WORK INSTRUCTIONS: Read the data, and whenever a line holds the word "California", report that line.

(Dataset records)
_ _ _ _

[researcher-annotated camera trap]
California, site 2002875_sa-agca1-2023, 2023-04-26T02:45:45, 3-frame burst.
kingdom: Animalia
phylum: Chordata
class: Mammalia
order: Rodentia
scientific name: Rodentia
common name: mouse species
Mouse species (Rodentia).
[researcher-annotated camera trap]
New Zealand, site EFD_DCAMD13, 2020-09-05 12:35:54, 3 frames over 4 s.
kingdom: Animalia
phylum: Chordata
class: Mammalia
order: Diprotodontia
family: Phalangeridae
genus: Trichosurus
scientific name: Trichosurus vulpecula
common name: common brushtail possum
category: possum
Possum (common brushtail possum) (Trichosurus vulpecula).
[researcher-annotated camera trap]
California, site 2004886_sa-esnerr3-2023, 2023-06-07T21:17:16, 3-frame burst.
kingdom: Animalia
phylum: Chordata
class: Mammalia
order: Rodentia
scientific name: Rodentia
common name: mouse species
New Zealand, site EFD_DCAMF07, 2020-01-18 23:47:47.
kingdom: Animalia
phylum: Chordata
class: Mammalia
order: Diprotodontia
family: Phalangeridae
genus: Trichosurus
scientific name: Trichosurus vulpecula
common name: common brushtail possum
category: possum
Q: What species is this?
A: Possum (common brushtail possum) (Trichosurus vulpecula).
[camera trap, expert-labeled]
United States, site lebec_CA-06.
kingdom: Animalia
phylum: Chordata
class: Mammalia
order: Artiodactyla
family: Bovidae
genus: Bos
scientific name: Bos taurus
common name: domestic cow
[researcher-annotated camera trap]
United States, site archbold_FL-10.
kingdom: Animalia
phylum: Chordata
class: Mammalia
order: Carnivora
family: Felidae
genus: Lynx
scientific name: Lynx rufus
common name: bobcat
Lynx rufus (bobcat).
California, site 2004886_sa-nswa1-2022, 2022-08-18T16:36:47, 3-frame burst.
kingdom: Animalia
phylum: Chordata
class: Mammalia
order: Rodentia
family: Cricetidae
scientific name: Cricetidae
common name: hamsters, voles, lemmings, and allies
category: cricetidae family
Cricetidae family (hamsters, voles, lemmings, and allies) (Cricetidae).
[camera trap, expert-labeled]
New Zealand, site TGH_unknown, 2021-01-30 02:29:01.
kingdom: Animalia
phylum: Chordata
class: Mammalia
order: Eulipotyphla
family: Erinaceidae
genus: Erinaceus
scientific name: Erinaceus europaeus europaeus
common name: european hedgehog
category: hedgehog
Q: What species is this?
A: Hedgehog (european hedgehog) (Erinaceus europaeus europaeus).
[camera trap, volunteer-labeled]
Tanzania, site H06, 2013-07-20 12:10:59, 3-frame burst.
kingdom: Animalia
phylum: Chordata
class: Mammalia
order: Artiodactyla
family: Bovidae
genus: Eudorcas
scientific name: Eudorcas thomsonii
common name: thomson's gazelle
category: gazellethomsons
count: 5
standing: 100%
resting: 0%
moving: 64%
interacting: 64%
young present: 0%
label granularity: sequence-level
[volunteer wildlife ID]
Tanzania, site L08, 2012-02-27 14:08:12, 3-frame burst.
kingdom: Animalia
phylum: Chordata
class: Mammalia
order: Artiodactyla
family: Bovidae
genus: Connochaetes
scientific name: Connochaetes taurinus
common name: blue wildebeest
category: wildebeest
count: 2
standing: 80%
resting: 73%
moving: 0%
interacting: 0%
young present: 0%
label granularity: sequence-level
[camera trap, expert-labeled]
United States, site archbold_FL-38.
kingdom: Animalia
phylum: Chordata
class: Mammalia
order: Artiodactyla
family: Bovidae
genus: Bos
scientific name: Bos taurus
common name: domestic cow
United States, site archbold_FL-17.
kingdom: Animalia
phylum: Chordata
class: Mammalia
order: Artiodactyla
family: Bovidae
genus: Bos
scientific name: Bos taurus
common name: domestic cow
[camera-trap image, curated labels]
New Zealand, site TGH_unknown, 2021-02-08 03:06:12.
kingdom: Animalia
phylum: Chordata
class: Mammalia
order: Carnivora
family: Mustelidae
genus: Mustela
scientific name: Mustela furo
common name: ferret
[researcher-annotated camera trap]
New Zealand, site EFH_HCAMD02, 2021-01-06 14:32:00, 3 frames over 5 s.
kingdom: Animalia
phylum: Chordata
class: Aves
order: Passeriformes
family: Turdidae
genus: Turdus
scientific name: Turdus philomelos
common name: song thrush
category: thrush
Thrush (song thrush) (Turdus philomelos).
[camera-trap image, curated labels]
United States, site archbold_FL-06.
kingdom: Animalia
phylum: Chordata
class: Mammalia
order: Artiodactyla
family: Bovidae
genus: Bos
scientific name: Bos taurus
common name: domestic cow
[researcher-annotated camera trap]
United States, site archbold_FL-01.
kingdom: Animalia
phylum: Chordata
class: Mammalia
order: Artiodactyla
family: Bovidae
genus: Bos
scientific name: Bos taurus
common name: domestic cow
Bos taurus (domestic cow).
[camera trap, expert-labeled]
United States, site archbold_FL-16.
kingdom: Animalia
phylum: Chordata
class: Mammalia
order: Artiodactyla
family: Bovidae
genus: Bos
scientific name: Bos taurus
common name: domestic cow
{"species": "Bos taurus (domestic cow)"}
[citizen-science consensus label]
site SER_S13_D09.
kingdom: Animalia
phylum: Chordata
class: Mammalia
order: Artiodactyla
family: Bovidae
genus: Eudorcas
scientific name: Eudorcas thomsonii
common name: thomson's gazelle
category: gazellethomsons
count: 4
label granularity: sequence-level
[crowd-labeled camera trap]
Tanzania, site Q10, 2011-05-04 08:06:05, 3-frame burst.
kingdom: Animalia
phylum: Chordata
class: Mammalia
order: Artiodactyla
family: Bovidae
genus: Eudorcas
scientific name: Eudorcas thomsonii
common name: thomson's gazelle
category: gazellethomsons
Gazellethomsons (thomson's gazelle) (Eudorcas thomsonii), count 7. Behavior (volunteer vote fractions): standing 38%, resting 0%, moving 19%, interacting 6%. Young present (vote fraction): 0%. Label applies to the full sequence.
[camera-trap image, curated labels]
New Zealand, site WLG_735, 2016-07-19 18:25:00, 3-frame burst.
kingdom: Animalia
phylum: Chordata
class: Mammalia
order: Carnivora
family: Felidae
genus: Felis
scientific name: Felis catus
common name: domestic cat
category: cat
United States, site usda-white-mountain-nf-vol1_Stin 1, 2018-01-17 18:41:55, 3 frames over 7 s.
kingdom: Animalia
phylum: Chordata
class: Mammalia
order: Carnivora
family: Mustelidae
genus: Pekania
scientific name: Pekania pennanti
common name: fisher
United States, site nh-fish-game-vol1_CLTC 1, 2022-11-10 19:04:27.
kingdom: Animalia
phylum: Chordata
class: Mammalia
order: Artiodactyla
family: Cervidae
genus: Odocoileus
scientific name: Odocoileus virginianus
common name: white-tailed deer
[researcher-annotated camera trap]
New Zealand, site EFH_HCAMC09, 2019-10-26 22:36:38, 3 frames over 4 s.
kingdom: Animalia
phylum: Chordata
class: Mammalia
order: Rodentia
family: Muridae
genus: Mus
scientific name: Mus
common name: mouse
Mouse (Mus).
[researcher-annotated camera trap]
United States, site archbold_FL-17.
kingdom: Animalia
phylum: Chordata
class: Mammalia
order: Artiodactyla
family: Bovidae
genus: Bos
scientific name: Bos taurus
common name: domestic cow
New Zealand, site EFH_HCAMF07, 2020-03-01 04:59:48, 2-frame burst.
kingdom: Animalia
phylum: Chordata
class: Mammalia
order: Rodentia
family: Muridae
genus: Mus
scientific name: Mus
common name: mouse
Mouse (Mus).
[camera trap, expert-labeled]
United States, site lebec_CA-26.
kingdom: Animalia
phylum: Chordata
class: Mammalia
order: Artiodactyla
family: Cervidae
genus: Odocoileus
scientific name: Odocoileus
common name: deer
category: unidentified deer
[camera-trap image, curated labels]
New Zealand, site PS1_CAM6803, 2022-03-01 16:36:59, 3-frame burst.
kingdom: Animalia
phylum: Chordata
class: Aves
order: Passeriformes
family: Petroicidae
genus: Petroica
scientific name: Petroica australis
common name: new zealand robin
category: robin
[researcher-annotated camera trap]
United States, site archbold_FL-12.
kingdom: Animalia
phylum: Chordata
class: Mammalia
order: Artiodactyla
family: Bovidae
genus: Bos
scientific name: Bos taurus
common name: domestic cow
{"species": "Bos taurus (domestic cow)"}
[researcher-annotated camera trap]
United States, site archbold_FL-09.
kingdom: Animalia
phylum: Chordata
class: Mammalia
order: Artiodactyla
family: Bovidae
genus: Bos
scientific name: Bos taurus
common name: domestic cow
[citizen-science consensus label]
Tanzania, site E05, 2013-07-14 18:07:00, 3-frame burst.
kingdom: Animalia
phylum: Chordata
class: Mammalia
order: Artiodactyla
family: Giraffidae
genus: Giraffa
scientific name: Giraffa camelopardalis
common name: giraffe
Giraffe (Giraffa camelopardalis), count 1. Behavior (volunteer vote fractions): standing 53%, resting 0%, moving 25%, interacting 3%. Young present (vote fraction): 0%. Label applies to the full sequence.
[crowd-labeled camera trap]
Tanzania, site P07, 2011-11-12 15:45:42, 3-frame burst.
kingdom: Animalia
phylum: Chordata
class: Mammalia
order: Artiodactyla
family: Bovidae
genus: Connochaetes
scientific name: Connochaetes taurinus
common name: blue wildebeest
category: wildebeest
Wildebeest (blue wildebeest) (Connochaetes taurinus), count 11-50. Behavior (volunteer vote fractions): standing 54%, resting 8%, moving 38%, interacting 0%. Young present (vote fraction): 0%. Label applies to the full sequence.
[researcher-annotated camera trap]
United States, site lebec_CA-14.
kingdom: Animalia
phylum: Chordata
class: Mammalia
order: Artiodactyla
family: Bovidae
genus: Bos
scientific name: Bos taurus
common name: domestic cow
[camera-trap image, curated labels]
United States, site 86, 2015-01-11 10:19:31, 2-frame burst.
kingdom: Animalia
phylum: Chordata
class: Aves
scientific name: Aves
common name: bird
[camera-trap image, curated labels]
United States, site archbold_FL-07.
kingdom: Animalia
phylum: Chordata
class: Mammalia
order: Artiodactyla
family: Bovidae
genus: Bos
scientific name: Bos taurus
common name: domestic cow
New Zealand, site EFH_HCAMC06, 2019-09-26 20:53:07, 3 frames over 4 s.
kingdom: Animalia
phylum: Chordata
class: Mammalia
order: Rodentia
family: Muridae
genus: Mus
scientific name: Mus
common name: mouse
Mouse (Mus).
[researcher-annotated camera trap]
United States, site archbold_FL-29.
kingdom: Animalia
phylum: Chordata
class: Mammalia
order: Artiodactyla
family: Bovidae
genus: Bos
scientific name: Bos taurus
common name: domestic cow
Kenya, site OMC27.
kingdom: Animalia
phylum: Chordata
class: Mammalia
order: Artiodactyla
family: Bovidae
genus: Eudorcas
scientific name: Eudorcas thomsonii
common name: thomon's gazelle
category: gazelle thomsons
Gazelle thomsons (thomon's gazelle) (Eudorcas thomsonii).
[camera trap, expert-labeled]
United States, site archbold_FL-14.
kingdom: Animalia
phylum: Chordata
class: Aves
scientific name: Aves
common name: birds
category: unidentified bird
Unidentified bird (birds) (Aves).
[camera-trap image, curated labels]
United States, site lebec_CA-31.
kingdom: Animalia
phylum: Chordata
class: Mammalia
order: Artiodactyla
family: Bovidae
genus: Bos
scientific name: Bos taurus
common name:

_ _ _ _

TASK OUTPUT:
California, site 2002875_sa-agca1-2023, 2023-04-26T02:45:45, 3-frame burst.
California, site 2004886_sa-esnerr3-2023, 2023-06-07T21:17:16, 3-frame burst.
California, site 2004886_sa-nswa1-2022, 2022-08-18T16:36:47, 3-frame burst.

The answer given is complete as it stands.